Start of GIVEN DATA

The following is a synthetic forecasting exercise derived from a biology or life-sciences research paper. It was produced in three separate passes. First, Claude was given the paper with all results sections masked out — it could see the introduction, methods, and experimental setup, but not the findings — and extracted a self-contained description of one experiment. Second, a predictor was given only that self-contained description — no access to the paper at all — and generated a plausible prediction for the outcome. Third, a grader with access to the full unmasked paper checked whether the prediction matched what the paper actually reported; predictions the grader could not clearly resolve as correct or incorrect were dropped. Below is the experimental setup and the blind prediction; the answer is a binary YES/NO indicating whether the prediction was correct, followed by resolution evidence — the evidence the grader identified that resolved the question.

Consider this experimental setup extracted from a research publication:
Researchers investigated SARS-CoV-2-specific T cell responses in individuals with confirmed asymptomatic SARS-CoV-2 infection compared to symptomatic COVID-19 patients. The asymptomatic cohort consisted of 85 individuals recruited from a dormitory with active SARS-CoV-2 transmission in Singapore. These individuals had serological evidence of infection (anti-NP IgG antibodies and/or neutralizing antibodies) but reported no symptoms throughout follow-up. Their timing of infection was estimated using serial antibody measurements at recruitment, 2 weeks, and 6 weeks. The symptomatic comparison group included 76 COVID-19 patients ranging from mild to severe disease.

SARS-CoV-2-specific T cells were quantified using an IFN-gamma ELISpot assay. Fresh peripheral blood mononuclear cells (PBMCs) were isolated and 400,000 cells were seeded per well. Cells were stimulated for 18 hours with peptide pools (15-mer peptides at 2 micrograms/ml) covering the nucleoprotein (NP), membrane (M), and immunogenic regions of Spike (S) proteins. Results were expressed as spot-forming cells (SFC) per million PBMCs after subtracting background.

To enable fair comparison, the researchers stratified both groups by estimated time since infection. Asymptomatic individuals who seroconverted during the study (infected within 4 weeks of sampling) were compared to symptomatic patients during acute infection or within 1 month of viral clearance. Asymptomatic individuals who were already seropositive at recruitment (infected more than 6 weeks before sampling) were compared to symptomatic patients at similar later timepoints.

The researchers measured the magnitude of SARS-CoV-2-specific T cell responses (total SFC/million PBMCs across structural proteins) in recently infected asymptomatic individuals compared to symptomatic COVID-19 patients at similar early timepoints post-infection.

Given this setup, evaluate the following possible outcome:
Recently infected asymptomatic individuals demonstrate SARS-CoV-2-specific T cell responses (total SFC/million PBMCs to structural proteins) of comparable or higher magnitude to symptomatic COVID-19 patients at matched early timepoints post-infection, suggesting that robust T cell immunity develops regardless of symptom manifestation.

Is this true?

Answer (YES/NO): YES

End of GIVEN DATA

EXERCISE REQUIREMENTS
Copy the full listing exactly.

EXERCISE OUTPUT
The following is a synthetic forecasting exercise derived from a biology or life-sciences research paper. It was produced in three separate passes. First, Claude was given the paper with all results sections masked out — it could see the introduction, methods, and experimental setup, but not the findings — and extracted a self-contained description of one experiment. Second, a predictor was given only that self-contained description — no access to the paper at all — and generated a plausible prediction for the outcome. Third, a grader with access to the full unmasked paper checked whether the prediction matched what the paper actually reported; predictions the grader could not clearly resolve as correct or incorrect were dropped. Below is the experimental setup and the blind prediction; the answer is a binary YES/NO indicating whether the prediction was correct, followed by resolution evidence — the evidence the grader identified that resolved the question.

Consider this experimental setup extracted from a research publication:
Researchers investigated SARS-CoV-2-specific T cell responses in individuals with confirmed asymptomatic SARS-CoV-2 infection compared to symptomatic COVID-19 patients. The asymptomatic cohort consisted of 85 individuals recruited from a dormitory with active SARS-CoV-2 transmission in Singapore. These individuals had serological evidence of infection (anti-NP IgG antibodies and/or neutralizing antibodies) but reported no symptoms throughout follow-up. Their timing of infection was estimated using serial antibody measurements at recruitment, 2 weeks, and 6 weeks. The symptomatic comparison group included 76 COVID-19 patients ranging from mild to severe disease.

SARS-CoV-2-specific T cells were quantified using an IFN-gamma ELISpot assay. Fresh peripheral blood mononuclear cells (PBMCs) were isolated and 400,000 cells were seeded per well. Cells were stimulated for 18 hours with peptide pools (15-mer peptides at 2 micrograms/ml) covering the nucleoprotein (NP), membrane (M), and immunogenic regions of Spike (S) proteins. Results were expressed as spot-forming cells (SFC) per million PBMCs after subtracting background.

To enable fair comparison, the researchers stratified both groups by estimated time since infection. Asymptomatic individuals who seroconverted during the study (infected within 4 weeks of sampling) were compared to symptomatic patients during acute infection or within 1 month of viral clearance. Asymptomatic individuals who were already seropositive at recruitment (infected more than 6 weeks before sampling) were compared to symptomatic patients at similar later timepoints.

The researchers measured the magnitude of SARS-CoV-2-specific T cell responses (total SFC/million PBMCs across structural proteins) in recently infected asymptomatic individuals compared to symptomatic COVID-19 patients at similar early timepoints post-infection.

Given this setup, evaluate the following possible outcome:
Recently infected asymptomatic individuals demonstrate SARS-CoV-2-specific T cell responses (total SFC/million PBMCs to structural proteins) of comparable or higher magnitude to symptomatic COVID-19 patients at matched early timepoints post-infection, suggesting that robust T cell immunity develops regardless of symptom manifestation.

Is this true?

Answer (YES/NO): YES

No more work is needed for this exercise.